New methods, new workers

Mark farmer 2017 bw

The adoption of modern methods of construction offers an opportunity to expand the industry’s skills base and attract a wider range of young people

Mark farmer 2017 bw

Just as we were ready to welcome and praise last year’s Industrial Strategy putting the construction industry’s modernisation high up on the agenda, the UK’s second-largest construction firm collapsed. Carillion’s demise means different things to different stakeholders, but has only one overarching implication: we must change our basic delivery model, prioritising new procurement models and more technology-enabled delivery methods fundamentally underpinned by future-proofed skills and accreditation programmes.

Any such reform is critical to addressing the damage done by the Carillion collapse – and indeed the fire at Grenfell Tower – to the attraction of young talent into our industry. It is also badly damaging public trust in our industry. Ongoing media exposes of poor-quality homebuilding also continue unabated. 

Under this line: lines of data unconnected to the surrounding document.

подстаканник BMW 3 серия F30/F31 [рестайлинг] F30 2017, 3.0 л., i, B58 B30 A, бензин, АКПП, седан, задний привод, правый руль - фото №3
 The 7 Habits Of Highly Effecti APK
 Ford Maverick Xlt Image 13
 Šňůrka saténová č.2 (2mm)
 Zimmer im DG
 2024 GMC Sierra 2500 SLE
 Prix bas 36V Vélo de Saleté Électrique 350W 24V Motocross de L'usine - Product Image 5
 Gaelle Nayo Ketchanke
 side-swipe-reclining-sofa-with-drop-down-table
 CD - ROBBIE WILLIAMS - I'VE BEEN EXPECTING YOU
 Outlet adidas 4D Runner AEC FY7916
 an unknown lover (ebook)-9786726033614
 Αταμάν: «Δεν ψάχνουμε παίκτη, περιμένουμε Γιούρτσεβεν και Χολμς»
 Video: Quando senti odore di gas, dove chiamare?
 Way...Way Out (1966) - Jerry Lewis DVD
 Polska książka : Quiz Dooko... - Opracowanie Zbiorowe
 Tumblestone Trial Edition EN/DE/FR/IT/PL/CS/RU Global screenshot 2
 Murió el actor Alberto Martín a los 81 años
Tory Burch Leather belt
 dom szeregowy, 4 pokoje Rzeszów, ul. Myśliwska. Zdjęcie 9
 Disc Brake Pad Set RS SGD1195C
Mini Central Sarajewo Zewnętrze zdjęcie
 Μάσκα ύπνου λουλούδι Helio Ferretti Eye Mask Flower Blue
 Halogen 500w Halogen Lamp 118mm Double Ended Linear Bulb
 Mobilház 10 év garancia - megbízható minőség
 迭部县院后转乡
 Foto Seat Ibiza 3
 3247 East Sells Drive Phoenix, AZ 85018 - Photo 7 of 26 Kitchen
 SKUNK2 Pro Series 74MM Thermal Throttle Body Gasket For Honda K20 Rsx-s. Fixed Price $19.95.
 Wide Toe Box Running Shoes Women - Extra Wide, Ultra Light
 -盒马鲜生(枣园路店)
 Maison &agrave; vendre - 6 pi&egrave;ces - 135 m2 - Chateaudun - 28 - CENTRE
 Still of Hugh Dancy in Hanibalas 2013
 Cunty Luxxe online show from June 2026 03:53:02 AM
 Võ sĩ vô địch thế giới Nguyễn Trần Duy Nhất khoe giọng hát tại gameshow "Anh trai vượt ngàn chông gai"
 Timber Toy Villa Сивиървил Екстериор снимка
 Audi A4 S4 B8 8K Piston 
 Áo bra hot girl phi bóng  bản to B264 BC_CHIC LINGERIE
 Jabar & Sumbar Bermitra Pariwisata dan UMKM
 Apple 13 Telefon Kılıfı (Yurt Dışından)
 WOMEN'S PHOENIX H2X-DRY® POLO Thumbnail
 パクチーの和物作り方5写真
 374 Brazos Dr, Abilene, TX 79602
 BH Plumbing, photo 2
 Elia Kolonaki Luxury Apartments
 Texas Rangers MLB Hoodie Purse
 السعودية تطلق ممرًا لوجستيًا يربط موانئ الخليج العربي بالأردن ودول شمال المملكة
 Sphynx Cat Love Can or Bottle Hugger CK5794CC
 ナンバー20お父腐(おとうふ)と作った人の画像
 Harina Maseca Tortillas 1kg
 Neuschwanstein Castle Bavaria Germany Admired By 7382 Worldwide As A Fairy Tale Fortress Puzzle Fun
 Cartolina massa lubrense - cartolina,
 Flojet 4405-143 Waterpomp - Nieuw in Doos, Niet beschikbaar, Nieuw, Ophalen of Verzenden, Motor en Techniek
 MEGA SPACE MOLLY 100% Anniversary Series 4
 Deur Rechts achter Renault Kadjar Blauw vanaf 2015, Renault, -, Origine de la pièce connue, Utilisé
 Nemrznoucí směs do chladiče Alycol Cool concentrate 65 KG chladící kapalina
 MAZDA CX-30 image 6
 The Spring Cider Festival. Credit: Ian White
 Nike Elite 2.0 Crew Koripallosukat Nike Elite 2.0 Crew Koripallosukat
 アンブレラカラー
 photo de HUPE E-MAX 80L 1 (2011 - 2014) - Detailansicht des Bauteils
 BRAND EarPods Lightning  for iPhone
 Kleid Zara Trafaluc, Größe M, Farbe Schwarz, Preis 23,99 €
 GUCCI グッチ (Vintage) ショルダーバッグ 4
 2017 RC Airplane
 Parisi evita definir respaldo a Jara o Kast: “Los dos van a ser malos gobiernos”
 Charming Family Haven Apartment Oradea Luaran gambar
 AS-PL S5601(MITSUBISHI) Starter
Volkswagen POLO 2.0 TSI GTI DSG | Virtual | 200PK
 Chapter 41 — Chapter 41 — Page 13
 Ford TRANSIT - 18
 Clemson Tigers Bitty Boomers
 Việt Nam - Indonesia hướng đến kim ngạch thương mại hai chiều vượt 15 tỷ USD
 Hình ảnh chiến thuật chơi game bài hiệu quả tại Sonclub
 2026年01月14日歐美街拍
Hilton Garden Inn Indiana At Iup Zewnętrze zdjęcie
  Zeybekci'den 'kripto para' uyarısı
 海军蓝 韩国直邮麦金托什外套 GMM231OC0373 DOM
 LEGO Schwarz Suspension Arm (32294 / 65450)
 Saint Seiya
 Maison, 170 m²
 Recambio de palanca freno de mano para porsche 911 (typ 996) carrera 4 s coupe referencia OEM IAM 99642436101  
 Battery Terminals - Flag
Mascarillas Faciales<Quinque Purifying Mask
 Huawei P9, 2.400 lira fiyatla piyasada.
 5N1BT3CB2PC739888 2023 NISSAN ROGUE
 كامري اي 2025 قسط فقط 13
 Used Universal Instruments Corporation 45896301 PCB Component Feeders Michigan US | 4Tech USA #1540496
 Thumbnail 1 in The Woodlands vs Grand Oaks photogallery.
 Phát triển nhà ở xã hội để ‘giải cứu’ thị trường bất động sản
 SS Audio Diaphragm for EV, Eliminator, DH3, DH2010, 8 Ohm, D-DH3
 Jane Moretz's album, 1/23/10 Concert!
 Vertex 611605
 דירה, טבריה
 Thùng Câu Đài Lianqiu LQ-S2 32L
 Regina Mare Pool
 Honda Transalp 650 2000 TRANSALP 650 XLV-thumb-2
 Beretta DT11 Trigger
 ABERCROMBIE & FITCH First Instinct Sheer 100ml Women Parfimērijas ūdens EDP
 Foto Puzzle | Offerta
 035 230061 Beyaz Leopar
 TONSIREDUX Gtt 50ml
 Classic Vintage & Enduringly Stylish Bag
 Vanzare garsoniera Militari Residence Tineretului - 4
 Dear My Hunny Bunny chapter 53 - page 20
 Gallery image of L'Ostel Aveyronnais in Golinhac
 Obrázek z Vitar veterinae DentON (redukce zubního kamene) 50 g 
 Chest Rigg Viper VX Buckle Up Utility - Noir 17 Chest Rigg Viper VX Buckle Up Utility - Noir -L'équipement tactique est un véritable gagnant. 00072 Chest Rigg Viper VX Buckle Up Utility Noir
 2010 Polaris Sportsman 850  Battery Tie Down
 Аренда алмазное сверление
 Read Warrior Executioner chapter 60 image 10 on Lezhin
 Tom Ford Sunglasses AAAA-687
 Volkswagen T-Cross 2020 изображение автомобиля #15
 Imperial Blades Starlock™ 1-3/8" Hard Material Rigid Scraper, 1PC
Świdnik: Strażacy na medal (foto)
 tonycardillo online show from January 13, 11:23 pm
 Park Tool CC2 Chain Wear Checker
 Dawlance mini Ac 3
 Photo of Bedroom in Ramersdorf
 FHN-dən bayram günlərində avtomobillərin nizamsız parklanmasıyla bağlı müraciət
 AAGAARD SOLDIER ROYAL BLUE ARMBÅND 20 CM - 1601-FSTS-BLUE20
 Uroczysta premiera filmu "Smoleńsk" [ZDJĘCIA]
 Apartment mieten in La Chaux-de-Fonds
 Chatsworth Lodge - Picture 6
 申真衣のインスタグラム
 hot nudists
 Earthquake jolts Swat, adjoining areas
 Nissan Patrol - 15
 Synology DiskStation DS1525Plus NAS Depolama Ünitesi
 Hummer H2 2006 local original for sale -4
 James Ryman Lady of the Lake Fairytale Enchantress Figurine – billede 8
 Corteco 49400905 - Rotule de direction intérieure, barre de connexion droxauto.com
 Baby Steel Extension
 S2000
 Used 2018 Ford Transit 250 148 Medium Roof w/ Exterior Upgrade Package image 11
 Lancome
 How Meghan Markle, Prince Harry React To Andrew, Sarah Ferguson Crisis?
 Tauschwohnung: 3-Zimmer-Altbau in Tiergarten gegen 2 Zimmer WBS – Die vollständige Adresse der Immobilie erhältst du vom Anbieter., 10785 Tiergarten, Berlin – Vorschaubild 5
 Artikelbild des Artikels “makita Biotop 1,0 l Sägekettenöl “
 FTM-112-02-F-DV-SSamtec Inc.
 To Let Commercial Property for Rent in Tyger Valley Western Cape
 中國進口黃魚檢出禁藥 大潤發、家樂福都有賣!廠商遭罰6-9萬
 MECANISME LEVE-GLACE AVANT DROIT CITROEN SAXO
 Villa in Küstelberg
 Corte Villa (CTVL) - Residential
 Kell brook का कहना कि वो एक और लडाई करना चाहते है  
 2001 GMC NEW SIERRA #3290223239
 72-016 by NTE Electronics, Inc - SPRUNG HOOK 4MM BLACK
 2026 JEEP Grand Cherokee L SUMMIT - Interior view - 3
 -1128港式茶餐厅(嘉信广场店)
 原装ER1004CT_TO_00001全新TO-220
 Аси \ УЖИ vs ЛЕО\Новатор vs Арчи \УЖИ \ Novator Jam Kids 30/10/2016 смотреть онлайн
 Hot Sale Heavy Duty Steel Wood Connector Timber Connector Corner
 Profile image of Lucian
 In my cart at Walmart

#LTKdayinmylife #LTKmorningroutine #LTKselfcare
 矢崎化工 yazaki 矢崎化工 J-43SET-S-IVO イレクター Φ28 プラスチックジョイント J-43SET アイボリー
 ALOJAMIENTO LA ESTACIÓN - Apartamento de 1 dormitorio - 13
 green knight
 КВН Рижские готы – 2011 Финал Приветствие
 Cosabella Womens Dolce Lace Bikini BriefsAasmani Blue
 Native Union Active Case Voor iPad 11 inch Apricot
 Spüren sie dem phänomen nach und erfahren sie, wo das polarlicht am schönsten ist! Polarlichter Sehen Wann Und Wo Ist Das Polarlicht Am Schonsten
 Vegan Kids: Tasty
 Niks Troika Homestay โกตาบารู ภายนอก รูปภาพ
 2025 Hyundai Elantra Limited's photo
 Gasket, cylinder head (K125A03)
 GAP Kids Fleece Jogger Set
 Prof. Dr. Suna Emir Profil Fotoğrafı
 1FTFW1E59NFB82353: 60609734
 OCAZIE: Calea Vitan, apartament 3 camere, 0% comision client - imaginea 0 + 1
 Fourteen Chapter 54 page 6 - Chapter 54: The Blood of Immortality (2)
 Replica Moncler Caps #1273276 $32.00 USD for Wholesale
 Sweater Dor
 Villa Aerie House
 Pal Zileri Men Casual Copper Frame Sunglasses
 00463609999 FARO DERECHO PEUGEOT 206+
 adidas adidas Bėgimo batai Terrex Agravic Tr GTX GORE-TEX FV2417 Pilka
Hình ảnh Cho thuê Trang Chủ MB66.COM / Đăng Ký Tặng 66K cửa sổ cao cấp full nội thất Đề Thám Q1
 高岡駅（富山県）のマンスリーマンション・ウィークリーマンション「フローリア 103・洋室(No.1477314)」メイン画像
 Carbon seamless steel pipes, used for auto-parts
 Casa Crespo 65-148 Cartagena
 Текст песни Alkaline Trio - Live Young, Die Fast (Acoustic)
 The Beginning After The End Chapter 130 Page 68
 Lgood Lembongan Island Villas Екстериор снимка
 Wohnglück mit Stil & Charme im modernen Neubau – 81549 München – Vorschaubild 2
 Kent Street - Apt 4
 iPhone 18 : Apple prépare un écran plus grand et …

In order to avert this kind of crisis, we must move away from the image of construction that is depicted in Channel 4’s latest sitcom, Lee and Dean, which follows two builders’ daily lives and hits all the clichés associated with the image of the cowboy builder. Replicating and maintaining stereotypes will only exacerbate our growing recruitment problem, as new entrants into the industry sink to record lows and the current workforce continues to age, with 19% of construction workers set to retire within a decade.